» **TEXT PROVIDED**
------------------------------------------------------------------------
22] reported that the crushing values of basalt, steel slag, limestone, recycled aggregate, and marble aggregate were 9.6%, 16.8%, 20.2%, 22.6%, and 26.7% respectively. Compared with these aggregates, the slate used in this study exhibits a crushing value comparable to that of basalt and superior to those of the other aggregates.
The crushing value test used single-sized aggregates of 9.5–13.2 mm, while the aggregates showed significant crushing after the test. As shown in
Table 3, the crushing characteristics of the coarse aggregates were significantly related to their rock type. For example, the particle size distribution of limestone in the 9.5–13.2 mm range was 22.9%, indicating that nearly 77% of the 9.5–13.2 mm aggregate particles were crushed into smaller aggregates. In contrast, the distributions for basalt and slate in the 9.5–13.2 mm range were 46.4% and 44.8%, respectively, indicating that approximately 55% of the 9.5–13.2 mm aggregate particles were crushed into smaller aggregates. For other smaller particle size ranges, limestone consistently showed higher values than basalt and slate, while the particle size distributions for slate and basalt were generally similar. Slate did not exhibit excessive fragmentation issues due to its inherent bedding rock structure. After high-temperature water immersion, high-temperature autoclaving, and high-temperature heating, the particle size distribution of crushed slate aggregate showed little difference from that after conventional crushing test.
Overall, the used slate aggregate exhibited good water resistance and heat resistance. The low crushing value also indicated that its resistance to crushing was comparable to that of traditional basalt and superior to that of limestone aggregate. Furthermore, slate coarse aggregate demonstrated good thermal stability, with no severe strength degradation after high-temperature heating. It had good resistance to crushing during the high-temperature production and construction compaction of asphalt mixtures. All of these results on high crushing resistance and durability could have contributed to the lack of slaty cleavage structure, and the cryptocrystalline matrix prevented these bedding planes from evolving into mechanically weak parting surfaces.
3.2. Single-Particle Compression Crushing Strength
The crushing modes of individual aggregate particles were found to be diverse. Taking slate coarse aggregate as an example, typical load-displacement curve results are shown in
Figure 6. Overall, the crushing modes of individual particles can be categorized into three types: (1) Single-peak curve: In this crushing mode, the load-displacement curve has only one peak point. The coarse aggregate typically fractures into two pieces with neat fracture surfaces, producing very few fines or small fragments. (2) Double-peak curve: In this crushing mode, the load-displacement curve has two peak points. The main body of the coarse aggregate generally fractures into two pieces, generating a small amount of fines and small fragments. (3) Multi-peak curve: In this crushing mode, the load-displacement curve exhibits multiple peak points. The coarse aggregate usually fractures into multiple fragments, producing a large amount of fines and small fragments.
------------------------------------------------------------------------
» **GIVEN INFORMATION**

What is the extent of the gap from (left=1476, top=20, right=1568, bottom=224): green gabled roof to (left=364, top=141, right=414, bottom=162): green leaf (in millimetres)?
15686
------------------------------------------------------------------------
» **EXERCISE A**
Answer these questions from the text on slate aggregate crushing:
(i) What crushing value was reported for limestone aggregate?
(ii) What were the particle size distributions of basalt and slate in the 9.5–13.2 mm range after the crushing value test?
(iii) In the multi-peak curve mode, how does the coarse aggregate usually fracture?
» **EXERCISE B**
Write the next part of the text on slate aggregate crushing tests, beginning after its final sentence.

» **FINAL RESULT A**
(i) 20.2%.
(ii) Basalt: 46.4%. Slate: 44.8%.
(iii) It usually fractures into multiple fragments and produces a large amount of fines and small fragments.

» **FINAL RESULT B**
The statistical results of single-particle crushing modes for a total of 600 aggregate particles from three rock types including limestone, basalt, and slate, are presented in
Table 4. For limestone coarse aggregate, regardless of changes in particle size or the number of loading contact points, its load-displacement curves were predominantly characterized by the multi-peak crushing mode, accounting for nearly 50%. The proportions of the other two modes were both close to 26–28%.
For basalt coarse aggregate, during the single-particle two-point compression crushing test, the load-displacement curves were mainly characterized by the double-peak crushing mode, accounting for 40%. The other two modes each accounted for approximately 30%, and particle size had no significant effect on the crushing mode. During the single-particle four-point compression crushing test, the load-displacement curves were dominated by the multi-peak crushing mode. In the 4.75–9.5 mm range, it accounted for 40%, with the other two modes each at 30%. In the 9.5–13.2 mm range, the proportion of the multi-peak crushing mode slightly increased to 44%, while the other two modes each accounted for 28%.
For slate coarse aggregate, during the single-particle two-point crushing test, the load-displacement curves were primarily characterized by the double-peak crushing mode, accounting for about 45%, with the other two modes each around 28%. During the single-particle four-point compression crushing test, the double-peak and single-peak crushing modes were dominant, each accounting for about 40%, while the multi-peak crushing mode accounted for only 16% in both cases.
The presence of weak points on the surface of coarse aggregate particles can lead to poor contact, causing grinding or local fractures that occur before the main failure under load, thereby generating more fines and fragments.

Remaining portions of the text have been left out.